In an address at the 2XEP Energy Productivity Summit in Sydney in April, the impact the ongoing energy crisis will have on industry was top of the agenda.
“Over the last 10 years, we have seen a decline in red meat consumption,” said Carl Duncan, who is group manager for resource efficiency at beef supplier Teys Australia. “High [energy] costs and competition mean the industry needs help.
“We would be the first to put our hands up and say that, while working collaboratively with government, we all need to help work through the energy crisis we are experiencing at the moment.
“What we would like to see is consistent policies [from the government] because, with large corporate companies and the current energy crisis being so rapid, it can be difficult for them to react.”
Using renewable sources of energy is one area were Teys is managing its consumption.
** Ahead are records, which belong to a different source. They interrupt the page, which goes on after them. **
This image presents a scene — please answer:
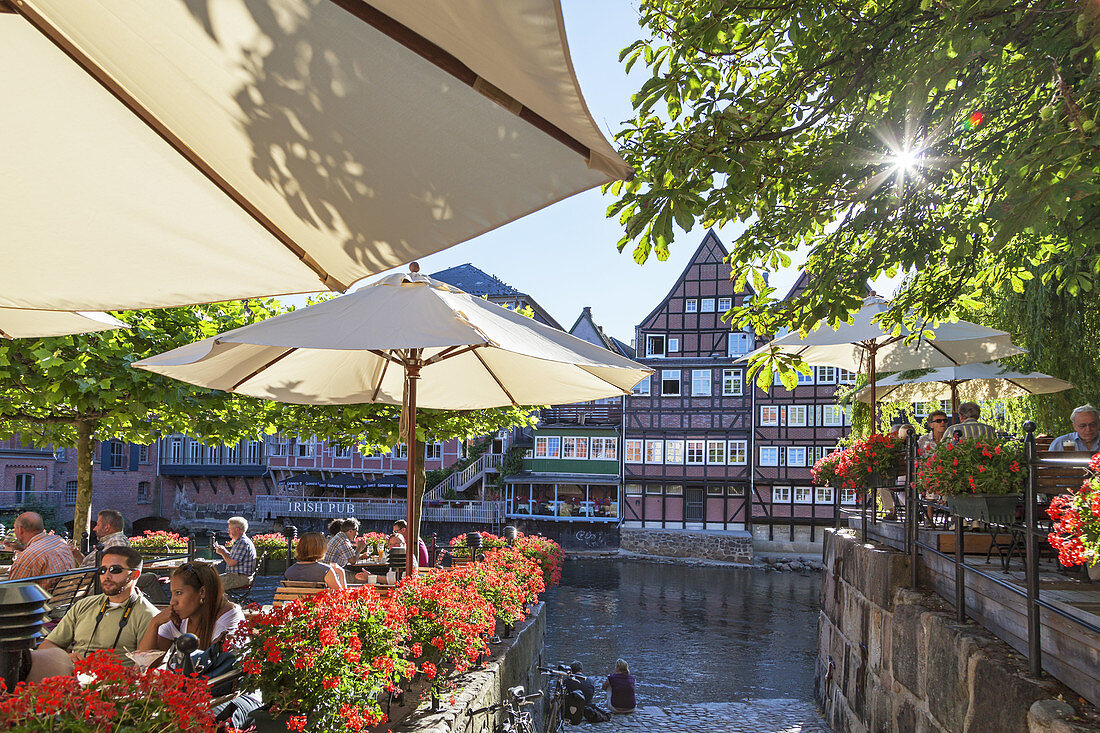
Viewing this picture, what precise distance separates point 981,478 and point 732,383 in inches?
1143

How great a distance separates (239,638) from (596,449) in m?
31.7

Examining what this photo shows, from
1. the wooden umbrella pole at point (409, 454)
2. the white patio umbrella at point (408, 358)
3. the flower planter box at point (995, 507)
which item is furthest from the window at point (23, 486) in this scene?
the flower planter box at point (995, 507)

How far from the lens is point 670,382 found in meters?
33.9

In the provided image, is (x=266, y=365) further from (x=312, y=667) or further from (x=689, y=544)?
(x=689, y=544)

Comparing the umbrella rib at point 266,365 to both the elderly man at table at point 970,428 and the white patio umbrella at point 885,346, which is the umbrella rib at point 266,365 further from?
the elderly man at table at point 970,428

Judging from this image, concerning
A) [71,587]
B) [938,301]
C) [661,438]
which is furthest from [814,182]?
[661,438]

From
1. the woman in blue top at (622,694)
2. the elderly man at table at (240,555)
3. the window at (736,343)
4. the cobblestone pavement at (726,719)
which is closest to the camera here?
the cobblestone pavement at (726,719)

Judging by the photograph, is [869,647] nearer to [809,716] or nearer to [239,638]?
[809,716]

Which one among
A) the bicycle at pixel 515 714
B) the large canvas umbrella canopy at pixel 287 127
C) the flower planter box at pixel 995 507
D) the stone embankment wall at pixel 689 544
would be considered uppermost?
the large canvas umbrella canopy at pixel 287 127

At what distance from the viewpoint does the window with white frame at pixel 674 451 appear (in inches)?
1309

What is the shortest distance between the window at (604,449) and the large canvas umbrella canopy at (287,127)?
32639 millimetres

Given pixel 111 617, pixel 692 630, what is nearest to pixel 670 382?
pixel 692 630

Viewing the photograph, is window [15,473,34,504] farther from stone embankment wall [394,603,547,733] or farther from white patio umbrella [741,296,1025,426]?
white patio umbrella [741,296,1025,426]

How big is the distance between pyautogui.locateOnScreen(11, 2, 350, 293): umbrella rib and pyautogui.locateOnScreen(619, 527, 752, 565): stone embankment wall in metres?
30.1
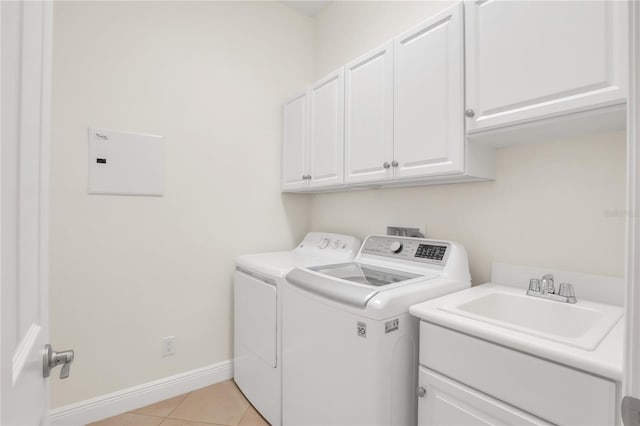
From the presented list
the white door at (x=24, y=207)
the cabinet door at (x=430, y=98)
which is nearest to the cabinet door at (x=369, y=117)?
the cabinet door at (x=430, y=98)

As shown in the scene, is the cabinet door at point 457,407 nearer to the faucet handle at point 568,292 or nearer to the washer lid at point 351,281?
the washer lid at point 351,281

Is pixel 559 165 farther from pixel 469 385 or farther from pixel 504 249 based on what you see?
pixel 469 385

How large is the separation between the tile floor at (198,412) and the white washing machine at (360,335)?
39 centimetres

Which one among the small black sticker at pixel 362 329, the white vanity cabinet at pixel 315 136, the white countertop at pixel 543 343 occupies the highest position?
the white vanity cabinet at pixel 315 136

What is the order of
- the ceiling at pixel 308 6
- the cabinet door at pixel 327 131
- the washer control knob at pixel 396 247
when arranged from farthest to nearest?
the ceiling at pixel 308 6 → the cabinet door at pixel 327 131 → the washer control knob at pixel 396 247

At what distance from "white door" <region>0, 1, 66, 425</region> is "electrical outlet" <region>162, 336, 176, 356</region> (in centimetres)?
143

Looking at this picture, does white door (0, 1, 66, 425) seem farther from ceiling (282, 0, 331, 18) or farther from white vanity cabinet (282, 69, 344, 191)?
ceiling (282, 0, 331, 18)

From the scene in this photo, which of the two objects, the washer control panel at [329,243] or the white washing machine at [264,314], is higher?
the washer control panel at [329,243]

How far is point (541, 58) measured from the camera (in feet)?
3.74

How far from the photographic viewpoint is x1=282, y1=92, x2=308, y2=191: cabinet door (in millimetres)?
2283

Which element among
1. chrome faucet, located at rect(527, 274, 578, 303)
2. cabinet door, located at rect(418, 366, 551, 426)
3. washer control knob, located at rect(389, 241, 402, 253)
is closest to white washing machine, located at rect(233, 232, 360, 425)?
washer control knob, located at rect(389, 241, 402, 253)

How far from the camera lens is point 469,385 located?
1031mm

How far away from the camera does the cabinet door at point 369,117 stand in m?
1.69

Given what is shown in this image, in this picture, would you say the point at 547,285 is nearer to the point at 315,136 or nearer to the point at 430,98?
the point at 430,98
By diverting wastewater, they have managed to offset 20 to 30 per cent of the company’s natural gas needs across their portfolio.
“The fact is: the energy crisis is putting unsustainable pressure on the industry, with energy markets increasing from 60 to 170 per cent in the last year and natural gas is increasing too,” Duncan added.
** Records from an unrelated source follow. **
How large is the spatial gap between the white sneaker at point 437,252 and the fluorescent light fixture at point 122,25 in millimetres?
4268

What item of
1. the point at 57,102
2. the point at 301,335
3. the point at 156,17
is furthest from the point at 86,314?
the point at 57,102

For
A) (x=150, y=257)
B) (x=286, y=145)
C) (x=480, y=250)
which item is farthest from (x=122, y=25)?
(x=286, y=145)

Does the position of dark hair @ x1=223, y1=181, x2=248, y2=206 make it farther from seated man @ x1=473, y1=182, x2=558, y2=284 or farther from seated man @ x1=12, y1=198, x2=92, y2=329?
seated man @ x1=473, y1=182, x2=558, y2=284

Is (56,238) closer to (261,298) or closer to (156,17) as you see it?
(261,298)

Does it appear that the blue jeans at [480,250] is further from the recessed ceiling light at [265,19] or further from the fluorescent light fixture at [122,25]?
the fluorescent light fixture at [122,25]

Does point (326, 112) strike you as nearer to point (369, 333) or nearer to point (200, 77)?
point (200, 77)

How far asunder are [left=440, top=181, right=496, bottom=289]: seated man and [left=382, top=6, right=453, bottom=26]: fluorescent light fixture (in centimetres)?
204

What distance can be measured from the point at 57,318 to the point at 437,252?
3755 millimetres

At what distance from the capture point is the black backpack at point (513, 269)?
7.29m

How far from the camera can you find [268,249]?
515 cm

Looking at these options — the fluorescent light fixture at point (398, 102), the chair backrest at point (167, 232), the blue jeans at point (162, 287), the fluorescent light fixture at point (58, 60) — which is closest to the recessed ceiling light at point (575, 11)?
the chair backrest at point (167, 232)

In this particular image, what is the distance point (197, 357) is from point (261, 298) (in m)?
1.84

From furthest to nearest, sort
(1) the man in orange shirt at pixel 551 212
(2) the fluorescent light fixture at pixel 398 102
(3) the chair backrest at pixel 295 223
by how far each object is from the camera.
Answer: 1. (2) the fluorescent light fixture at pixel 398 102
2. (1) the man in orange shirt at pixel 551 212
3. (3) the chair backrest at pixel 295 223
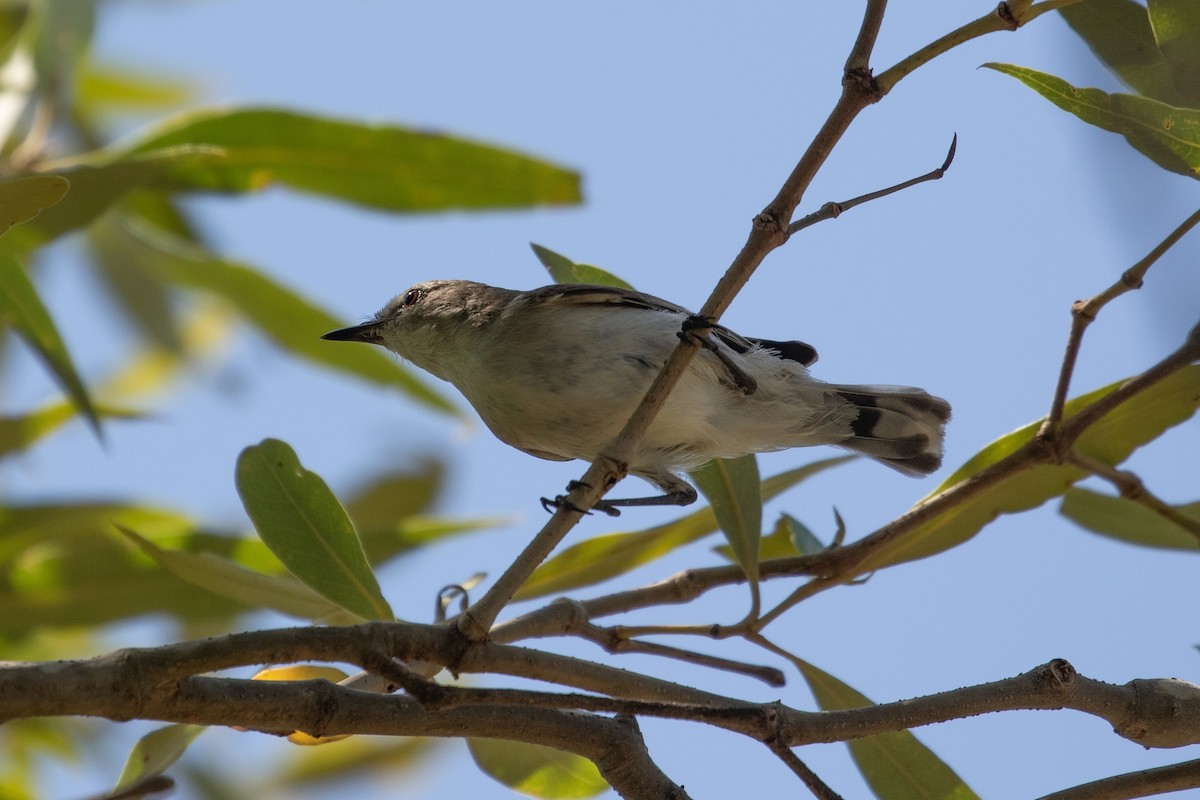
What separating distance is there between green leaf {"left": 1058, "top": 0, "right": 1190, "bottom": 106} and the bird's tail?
6.14 ft

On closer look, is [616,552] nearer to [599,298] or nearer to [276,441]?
[599,298]

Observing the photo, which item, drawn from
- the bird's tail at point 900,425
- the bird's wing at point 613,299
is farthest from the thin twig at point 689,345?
the bird's tail at point 900,425

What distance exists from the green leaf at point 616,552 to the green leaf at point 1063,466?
0.47 metres

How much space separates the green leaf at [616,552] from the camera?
3.62 metres

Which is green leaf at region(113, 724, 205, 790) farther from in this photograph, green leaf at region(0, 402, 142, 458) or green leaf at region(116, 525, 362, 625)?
green leaf at region(0, 402, 142, 458)

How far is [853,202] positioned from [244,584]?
1.67m

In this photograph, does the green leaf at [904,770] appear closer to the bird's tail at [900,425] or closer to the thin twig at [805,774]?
the thin twig at [805,774]

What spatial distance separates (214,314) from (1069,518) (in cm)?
356

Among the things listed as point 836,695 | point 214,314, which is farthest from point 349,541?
point 214,314

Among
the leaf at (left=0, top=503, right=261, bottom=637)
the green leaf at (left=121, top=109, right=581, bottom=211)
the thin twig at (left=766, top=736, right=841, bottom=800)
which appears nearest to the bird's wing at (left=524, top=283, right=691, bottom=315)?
the green leaf at (left=121, top=109, right=581, bottom=211)

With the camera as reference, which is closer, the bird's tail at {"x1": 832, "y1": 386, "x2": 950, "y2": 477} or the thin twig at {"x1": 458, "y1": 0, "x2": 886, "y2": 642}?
the thin twig at {"x1": 458, "y1": 0, "x2": 886, "y2": 642}

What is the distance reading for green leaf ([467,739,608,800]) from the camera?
307 centimetres

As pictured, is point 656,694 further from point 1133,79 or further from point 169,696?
point 1133,79

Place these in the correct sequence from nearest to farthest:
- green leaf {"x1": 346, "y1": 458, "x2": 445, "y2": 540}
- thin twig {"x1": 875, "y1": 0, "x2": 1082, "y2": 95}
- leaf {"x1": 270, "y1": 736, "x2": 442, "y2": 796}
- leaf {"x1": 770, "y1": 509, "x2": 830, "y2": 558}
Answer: thin twig {"x1": 875, "y1": 0, "x2": 1082, "y2": 95}
leaf {"x1": 770, "y1": 509, "x2": 830, "y2": 558}
leaf {"x1": 270, "y1": 736, "x2": 442, "y2": 796}
green leaf {"x1": 346, "y1": 458, "x2": 445, "y2": 540}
“Throwing stones isn’t going to solve the problem, so we all need to collaborate together to help solve it.”
In most food businesses, wastewater – whether a bi-product or as a consumable – contains organic matter, which keeps it at an artificially high temperature.
“Both the elevated temperature and the organic mater are potential sources of energy available to a food production business,” Wiskar explained.
“Through the implementation
of bio-energy recovery systems, businesses are able to harvest energy locked in the organic matter suspended in their wastewater.
“Covered anaerobic ponds or closed tanks allow the biological matter to breakdown generating bio-gas, which can be burnt to create energy.
“In addition, waste heat recovery systems can allow hot water and steam to be used as a source of energy through a range of potential conversion systems.”
Expectations are changing
Simplot, based in Victoria, is one of Australia’s leading food manufacturers for some of the world’s well-known packaged and canned food brands.
Speaking at the 2xEP Summit, the company’s manager for national continuous improvement, Carmel Gilles, explained how “integrating lean processes” is helping reduce energy cost.
“At Simplot, we have created a framework for continuous development and sustainability,” Gilles said. “A system where we can audit all of our sites to find where the gaps are and that helps us generate our plans. “
Their customers are also expecting are harder drive on energy and sustainability improvements. To do this, Simplot is engaging all of its employees to help make a difference.
Wiley are working closely with the food industry, empowering more companies to follow the same example.
“Simple wins exist in most food production businesses and are, generally, easily identified by auditing the operation to determine where power is currently being consumed,” Wiskar said.
“However, just because a change in the production process might reduce energy consumption doesn’t mean savings are scalable with continued long-term positive impacts.”
Simple solutions are often powerful and within reach – whether by changing the insulation or the means of exhaust within a production facility.
In addition, business operations often feel stuck with their current level of energy usage due to the “sunk cost” fallacy, where managers are reluctant to replace equipment that may be wasteful.
“This is despite the fact that a newer, more energy-efficient system might pay for itself – and the equipment it replaced – through energy saving alone,” Wiskar added.
“Exploring energy cost reduction through innovation is rarely a waste of time.”